Encrypting communications is therefore not enough. You have to make sure that the web server with which the visitor communicates is the right server, that it is the webserver that he claims to be.
What is an SSL certificate?
This is where the SSL certificate comes in. It is a small file located on the webserver of the site you are viewing. Thanks to this certificate, the browser will be able to authenticate the site. How? 'Or' What? Because this certificate includes a signature and the signing authority is itself designated as the trusted authority by the browser (Firefox, Chrome, Opera, etc.). Sometimes the certification authority is not recognized by the browser, but itself has a certificate that has been signed by another authority which is recognized.
It is a bit like if you have to do business with an unknown person, but among your relationships, you find a trusted friend, or possibly the friend of a friend, which guarantees that this person is reliable. This is called the certification chain.
Once the webserver is authenticated, communications can begin. Remember, we are talking about the SSL certificate. SSL is precisely an encryption protocol. The certificate contains a lot of data including the issuer, the date, its lifespan, the name of the website, but it also contains a key used to encrypt the data. The most curious among you will be able to learn about asymmetric cryptography and understand everything about the mechanisms implemented. For the others, simply remember that no intermediary spying on the network can capture the data that passes between the browser and the webserver.
When the browser thus communicates securely with a web server, a small green padlock is usually displayed next to the address bar. And in this address bar, the site has a URL address that begins with https: //.
A site can operate without an SSL certificate. In this case, you are not offering your visitors the possibility of communicating securely with your site. If it is a personal blog, nothing dramatic. But if there is a site that is likely to circulate personal information, it would be better to secure it and reassure your visitors. Your website will thus give a much more professional image, concerned about the security of the data of its customers.
Also, be aware that Google takes this criterion into account in its SEO algorithm. In other words, having an insecure site penalizes you in the search engine ranking. Of course, this is just one of the many criteria of Google, but it's a shame not to take it into account.
There are many certification authorities like GlobalSign, Thawte, or GeoTrust which offer SSL certificates which you can order directly, or through resellers like SSL247.
However, be aware that most web hosts also play resellers of SSL certificates. It may be more convenient and quick to order an SSL certificate from your host, especially if you need support to install it on your dedicated server. On shared colocation services providers in Bangladesh, it is in principle the host who is responsible for configuring the server.
Let's Encrypt is a great initiative that started a few years ago. Its goal: to offer free SSL certificates. Let's Encrypt certificates do not enjoy the same recognition as paid certificates, but the gap continues to narrow over the years. Another disadvantage: their very short lifespan (3 months) which requires you to renew them very often.
The use of a certificate signed by Let's Encrypt is, therefore, today is a perfectly viable solution for a classic website. Also, Let's Encrypt is the preferred solution for shared hosting providers who have included an SSL certificate in their hosting offer. It used to be a paid option.
Types of SSL Certificates
These are the most common certificates. Simple and economical solution: the certification authority ensures, before signing the certificate, that the applicant has the required privileges on the domain name concerned.
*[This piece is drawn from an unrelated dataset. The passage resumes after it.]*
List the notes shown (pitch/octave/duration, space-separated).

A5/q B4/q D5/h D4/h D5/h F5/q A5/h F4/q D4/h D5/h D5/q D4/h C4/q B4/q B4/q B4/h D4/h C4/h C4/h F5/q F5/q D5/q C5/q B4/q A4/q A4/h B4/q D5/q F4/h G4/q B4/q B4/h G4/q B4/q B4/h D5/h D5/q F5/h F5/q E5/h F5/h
Let's Encrypt certificates are DV certificates.
A DV certificate can secure one or more addresses. We speak of a Wildcard certificate when the certificate validates all the sub-domains of a domain name.
Organization Validation (OV) certificates
To issue an OV certificate, the certification authority also checks the identity of the company that requests it. Visitors to your site will be able to see the identity of your company attached to the certificate.
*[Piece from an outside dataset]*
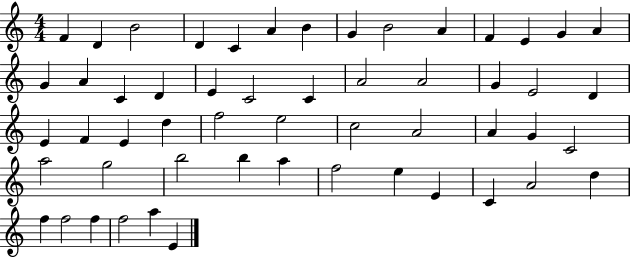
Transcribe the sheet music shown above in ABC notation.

These certificates are much more expensive, and their interest is far from being obvious. Who has fun checking the name of the company by clicking on the little padlock?
These are the most prestigious certificates. The address bar of the browser is coloured green on IE, and the name of the certification authority is mentioned in this same address bar.
As the name suggests, verification by the certification authority is extensive. There will be more conditions to be met by the applicant.
EV certificates are justified for e-commerce sites because they maximize customer confidence.